I wanted to write a post on a new fMRI paper that looks really interesting. But in attempting to do so I felt the need to condense some of my own cloudy thoughts on fMRI. Think of this as one part explanation, one part rant, and one part thinking aloud.
Functional magnetic resonance imaging (fMRI) has become a popular tool for human neuroscience and experimental psychology. But its popularity masks several major issues of interpretation that call into question many of the generalizations fMRI researchers would like to make. These generalizations often lead to overzealous and premature brain-centric redefinitions of high-level concepts such as thinking, emotion, love, and pleasure.
Sensationalist elements in the media run with these redefinitions, taking advantage of secular society’s respect for science in order to promote an unfounded reductionist attitude towards psychological and cultural phenomena. A reductionist attitude feeds off two often contradictory human desires: one for simple, intuitive explanations, and the other for controversial, novel solutions. This biased transfer of ideas from the laboratory to the newspaper, the blog and the self-help book is responsible for a rash of fallacious oversimplifications, such as the use of dopamine as a synonym for “pleasure”. (It correlates with non-so-pleasurable events too.)
Neuroscientific redefinitions of high-level phenomena, even when inspired by an accurate scientific picture, often fall prey to the “mereological fallacy“, i.e., the conflating of parts of a phenomenon for the whole. Bits of muscle don’t dance, people do. And a free-floating brain doesn’t think or feel, a whole organism does.
But before dealing with the complex philosophical, sociological and semantic issues posed by neuroscience, we must be sure that we understand what the experimental techniques are actually telling us. fMRI experiments are usually interpreted as indicating which parts of the brain “light up” during a particular, task, event, or subjective experience. For instance, a recent news headline informs us that “Speed-Dating Lights Up Key Brain Areas“. The intuitive simplicity of such statements masks a hornets’ nest of interpretation problems.
What does an fMRI picture represent? fMRI results only reach statistical significance if the studies are carried out in a group of at least 5-10 people, so the “lighting up” is reliable only after pooling data [But see the edit below]. And in addition to averaging the data from multiple subjects, usually the experimenter must also average multiple trials for each subject. So the fMRI heat-map is an average of averages. Far from being a snapshot of the brain activity as it evolves through time, an fMRI heat-map is like a blurry composite photograph produced by superimposing several long-exposures of similar, non-identical things.
As if this were not problematic enough, the results of an fMRI scan of a single person must be subtracted from a baseline before further analysis. The brain is never quiescent, so to find out about activity in a particular region during a particular event or task, the experimenter must design a control that is identical to the task except with respect to the phenomenon of interest. Imagine a boat with three people on it, sailing on choppy seas. If an observer watching calmly from the shore wants to understand how each person is moving on the boat, she must first factor out the overall motion of the boat caused by the waves. Only then can the observer determine, say, that one person on the boat is jumping up and down, the other is swaying from side to side, and the third is trying to be as still as possible. The subtractions used in fMRI studies are like the factoring out of the motion of the boat — they allow the experimenter to zoom in on the activities of interest and ignore the choppy sea that is the brain’s baseline activity.

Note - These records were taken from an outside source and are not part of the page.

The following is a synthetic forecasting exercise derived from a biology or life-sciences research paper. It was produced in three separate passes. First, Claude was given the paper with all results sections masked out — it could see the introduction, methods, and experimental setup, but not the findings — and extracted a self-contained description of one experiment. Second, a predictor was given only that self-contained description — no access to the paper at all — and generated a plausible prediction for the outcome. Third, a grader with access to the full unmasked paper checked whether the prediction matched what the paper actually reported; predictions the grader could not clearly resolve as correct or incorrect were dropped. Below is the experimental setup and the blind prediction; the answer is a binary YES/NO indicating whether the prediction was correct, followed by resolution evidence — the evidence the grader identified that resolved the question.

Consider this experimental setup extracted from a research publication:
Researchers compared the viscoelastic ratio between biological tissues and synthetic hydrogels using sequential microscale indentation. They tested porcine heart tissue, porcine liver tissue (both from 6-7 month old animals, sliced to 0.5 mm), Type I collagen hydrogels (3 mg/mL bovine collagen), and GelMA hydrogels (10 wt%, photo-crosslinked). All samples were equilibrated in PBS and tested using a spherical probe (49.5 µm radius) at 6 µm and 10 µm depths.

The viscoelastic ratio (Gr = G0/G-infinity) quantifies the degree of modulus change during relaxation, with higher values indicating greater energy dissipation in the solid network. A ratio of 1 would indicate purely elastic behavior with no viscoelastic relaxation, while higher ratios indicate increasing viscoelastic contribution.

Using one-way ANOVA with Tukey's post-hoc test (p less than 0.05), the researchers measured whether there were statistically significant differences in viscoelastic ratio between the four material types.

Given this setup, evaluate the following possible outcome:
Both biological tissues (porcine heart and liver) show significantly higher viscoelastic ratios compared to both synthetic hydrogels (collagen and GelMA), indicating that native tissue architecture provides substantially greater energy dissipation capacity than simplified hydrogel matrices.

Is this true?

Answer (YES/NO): NO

Here’s another analogy that might help (me) understand what’s happening with fMRI averaging and subtracting. Let’s say you want to understand the technique of baseball batters that allows them to successfully hit a particular kind of pitch. You take videos of 20 batters hitting, say, a fastball. The fastball is the “task”, and each attempt to hit the ball is a “trial”. Suppose each batter makes 100 swings, and around 50 connect with the ball. The rest are strikes. So there are 50 hits and 50 misses. You take the videos for the 50 hits and average them, so you get a composite or superimposed video for each batter. Then you take the videos of the 50 strikes, and average those. This is the control. Now you “subtract” these two averaged videos, for each batter, getting a video that would presumably show a series of ghostly images of floating, morphing body parts — highlighting only what was different about the batter’s technique when he made contact with the ball versus when he didn’t. In other words, if the batter’s torso moves in exactly the same way whether he hits or misses, then in the video the torso will be subtracted out, and only the head, arms and legs will be visible. Finally, you pool together the subtracted videos for all 20 batters and average them. Now you have a single video that shows the average difference in batting technique between successful hits and misses. If you’ve done everything right, you have some idea of which batting techniques tend on average to work against fastballs.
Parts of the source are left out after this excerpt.